Begin at the line below that contains "From closest to furthest, in what sequence do". Repeat it and all remaining lines of the records exactly.

★ ★ ★ ★ ★

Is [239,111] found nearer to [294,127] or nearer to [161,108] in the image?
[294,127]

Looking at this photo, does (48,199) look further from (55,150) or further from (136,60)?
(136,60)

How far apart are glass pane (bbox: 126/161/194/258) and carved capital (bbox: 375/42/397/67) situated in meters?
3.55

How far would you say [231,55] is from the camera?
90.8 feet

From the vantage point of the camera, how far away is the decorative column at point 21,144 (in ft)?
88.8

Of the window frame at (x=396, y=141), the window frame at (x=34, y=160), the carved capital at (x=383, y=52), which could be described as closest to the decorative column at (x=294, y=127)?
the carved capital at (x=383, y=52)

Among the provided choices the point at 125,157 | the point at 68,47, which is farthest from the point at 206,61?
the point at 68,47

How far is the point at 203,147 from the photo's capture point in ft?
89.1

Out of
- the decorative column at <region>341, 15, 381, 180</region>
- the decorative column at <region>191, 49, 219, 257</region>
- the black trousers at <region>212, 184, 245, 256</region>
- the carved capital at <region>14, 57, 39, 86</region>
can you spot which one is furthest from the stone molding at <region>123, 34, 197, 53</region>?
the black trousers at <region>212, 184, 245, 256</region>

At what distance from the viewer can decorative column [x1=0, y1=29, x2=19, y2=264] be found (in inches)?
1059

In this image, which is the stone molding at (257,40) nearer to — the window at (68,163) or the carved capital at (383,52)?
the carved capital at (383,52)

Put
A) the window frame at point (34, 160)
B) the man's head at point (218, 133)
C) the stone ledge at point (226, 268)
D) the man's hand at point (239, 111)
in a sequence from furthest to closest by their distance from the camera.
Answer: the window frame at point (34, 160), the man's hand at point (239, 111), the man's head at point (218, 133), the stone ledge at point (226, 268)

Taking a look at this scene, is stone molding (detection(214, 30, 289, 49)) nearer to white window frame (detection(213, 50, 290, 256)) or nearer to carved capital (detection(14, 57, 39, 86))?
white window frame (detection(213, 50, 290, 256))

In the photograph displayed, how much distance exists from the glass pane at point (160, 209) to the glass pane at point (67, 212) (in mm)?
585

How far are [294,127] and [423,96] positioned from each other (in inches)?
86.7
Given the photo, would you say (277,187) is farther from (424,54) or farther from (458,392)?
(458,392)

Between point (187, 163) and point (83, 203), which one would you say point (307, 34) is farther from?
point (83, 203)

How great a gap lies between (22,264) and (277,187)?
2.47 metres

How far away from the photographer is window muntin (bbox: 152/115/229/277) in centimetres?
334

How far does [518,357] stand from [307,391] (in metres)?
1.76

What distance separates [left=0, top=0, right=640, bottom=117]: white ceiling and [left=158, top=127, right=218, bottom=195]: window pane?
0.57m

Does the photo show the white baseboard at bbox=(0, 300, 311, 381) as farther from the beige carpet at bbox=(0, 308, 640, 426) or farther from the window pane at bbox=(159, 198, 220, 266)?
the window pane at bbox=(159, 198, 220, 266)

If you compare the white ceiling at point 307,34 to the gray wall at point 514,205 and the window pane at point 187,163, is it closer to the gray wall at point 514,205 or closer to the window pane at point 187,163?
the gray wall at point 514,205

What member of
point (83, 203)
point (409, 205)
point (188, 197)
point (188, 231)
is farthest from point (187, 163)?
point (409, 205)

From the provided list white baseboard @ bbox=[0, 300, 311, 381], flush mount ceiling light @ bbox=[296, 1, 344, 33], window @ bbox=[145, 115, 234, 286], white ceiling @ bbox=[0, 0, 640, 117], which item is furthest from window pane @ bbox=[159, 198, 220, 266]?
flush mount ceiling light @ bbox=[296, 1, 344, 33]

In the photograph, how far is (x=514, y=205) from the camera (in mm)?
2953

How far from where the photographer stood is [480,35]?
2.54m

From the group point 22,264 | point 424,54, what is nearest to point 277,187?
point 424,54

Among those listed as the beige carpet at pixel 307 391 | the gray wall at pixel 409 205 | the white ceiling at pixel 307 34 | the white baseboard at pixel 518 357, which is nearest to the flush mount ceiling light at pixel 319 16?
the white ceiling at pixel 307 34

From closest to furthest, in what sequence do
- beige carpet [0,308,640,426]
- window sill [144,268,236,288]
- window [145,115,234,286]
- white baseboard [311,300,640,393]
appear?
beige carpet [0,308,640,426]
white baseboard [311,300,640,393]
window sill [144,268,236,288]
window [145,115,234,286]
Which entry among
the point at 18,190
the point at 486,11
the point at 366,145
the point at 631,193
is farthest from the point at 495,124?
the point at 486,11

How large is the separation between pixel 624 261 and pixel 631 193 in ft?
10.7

★ ★ ★ ★ ★

_Answer below_:
From closest to furthest, in what sequence do
- beige carpet [0,308,640,426]
- window sill [144,268,236,288]
- window [145,115,234,286]
- white baseboard [311,300,640,393]
appear?
beige carpet [0,308,640,426]
white baseboard [311,300,640,393]
window sill [144,268,236,288]
window [145,115,234,286]
Which entry among
the point at 18,190
the point at 486,11
the point at 366,145
the point at 631,193
is farthest from the point at 495,124?
the point at 486,11

How large is the separation between pixel 624 261 and pixel 631 193 in ft?
10.7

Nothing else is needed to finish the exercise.